→ TASK DESCRIPTION:
Which chemical treatments are named in the gardening tips below?

→ TEXT PROVIDED:
Juniper webworms attack several different kinds of ground cover and shrub junipers. Shore junipers are particularly relished by these caterpillars. The adult moth lays eggs in early summer and the young larvae begin feeding on the inner foliage. By autumn they have formed small groups containing three to five caterpillars in a mass of webbing. They overwinter and resume feeding in early spring. Look for yellowing needles and pull apart branches to check for silk webbing, plant debris, and the tan caterpillars with brown stripes. Prune out any webs and brown foliage. If caterpillars are numerous you may want to apply a pesticide containing acephate.
Bring houseplants inside when night temperatures drop to 45 degrees Fahrenheit. Spray plants with a 1% horticultural oil solution to prevent any insects or eggs from making their way into your home.
As temperatures drop, plants move carbohydrates from their leaves to their roots. Apply a herbicide now to the foliage of weeds and it will also be moved to the roots. An application of glyphosate will control woody and perennial weeds. Be sure to follow the directions on the label.
If you have magnolia scale, October is a good time to apply a 2% horticultural oil solution. Check your magnolias for the large adult females. They protrude from the twigs and may be up to one-half inch long and are yellow or brown. A moderate to heavy infestation produces honeydew which often results in the growth of black sooty mold. Uncontrolled infestations can reduce foliage and flower production. If you see a tube of dense webbing over the scales it is evidence of predation by a scale-eating caterpillar and spraying may not be necessary.
Making your own compost is a good way to recycle your organic yard waste. It also saves you money when it’s time to amend your soil. Good compost needs water, nutrients, and oxygen. Nature provides the water through rain and the waste itself provides the nutrients. All you have to do is chop or shred the pieces into digestible bits and occasionally turn your compost to give it enough oxygen.

→ SOURCE MATERIAL:
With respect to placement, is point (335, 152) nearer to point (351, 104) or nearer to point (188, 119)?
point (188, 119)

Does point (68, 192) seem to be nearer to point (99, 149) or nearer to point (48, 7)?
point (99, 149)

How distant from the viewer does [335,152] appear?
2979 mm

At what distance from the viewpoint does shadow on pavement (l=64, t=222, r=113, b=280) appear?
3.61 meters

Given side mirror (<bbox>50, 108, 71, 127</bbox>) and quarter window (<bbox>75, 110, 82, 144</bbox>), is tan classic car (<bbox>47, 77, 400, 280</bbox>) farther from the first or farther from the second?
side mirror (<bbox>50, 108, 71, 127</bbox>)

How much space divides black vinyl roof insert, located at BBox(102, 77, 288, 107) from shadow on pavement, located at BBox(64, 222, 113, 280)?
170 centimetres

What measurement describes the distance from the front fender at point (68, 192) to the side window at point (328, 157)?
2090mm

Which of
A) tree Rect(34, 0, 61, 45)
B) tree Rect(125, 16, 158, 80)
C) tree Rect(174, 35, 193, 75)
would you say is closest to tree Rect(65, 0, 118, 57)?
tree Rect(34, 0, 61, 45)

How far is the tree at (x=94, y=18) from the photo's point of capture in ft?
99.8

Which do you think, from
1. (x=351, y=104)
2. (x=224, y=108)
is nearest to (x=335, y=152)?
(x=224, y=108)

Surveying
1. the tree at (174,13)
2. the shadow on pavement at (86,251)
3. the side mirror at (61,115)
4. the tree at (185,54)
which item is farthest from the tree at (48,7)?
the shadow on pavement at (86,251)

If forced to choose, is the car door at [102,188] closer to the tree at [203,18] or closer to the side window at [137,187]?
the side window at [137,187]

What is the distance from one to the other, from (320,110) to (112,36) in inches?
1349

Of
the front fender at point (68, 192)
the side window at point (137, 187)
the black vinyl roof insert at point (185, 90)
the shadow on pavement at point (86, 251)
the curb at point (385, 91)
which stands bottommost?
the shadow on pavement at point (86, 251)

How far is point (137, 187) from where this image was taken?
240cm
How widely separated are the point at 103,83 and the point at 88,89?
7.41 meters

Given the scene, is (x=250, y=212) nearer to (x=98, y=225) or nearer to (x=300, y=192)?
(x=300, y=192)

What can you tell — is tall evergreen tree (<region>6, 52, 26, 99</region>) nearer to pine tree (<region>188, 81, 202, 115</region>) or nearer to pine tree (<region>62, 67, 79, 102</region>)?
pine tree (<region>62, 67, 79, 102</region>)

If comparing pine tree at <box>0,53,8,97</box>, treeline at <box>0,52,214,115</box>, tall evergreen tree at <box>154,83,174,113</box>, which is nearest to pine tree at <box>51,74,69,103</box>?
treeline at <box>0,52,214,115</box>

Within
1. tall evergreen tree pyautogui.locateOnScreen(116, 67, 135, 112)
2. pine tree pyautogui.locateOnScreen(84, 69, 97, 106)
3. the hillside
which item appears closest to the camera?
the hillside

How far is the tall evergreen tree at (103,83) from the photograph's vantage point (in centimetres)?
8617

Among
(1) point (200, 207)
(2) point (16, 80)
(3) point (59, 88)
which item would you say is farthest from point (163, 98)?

→ SOLUTION TO THIS TASK:
- Acephate (in a pesticide, for juniper webworms)
- Horticultural oil (a 1% solution for houseplants and a 2% solution for magnolia scale)
- Glyphosate (for woody and perennial weeds)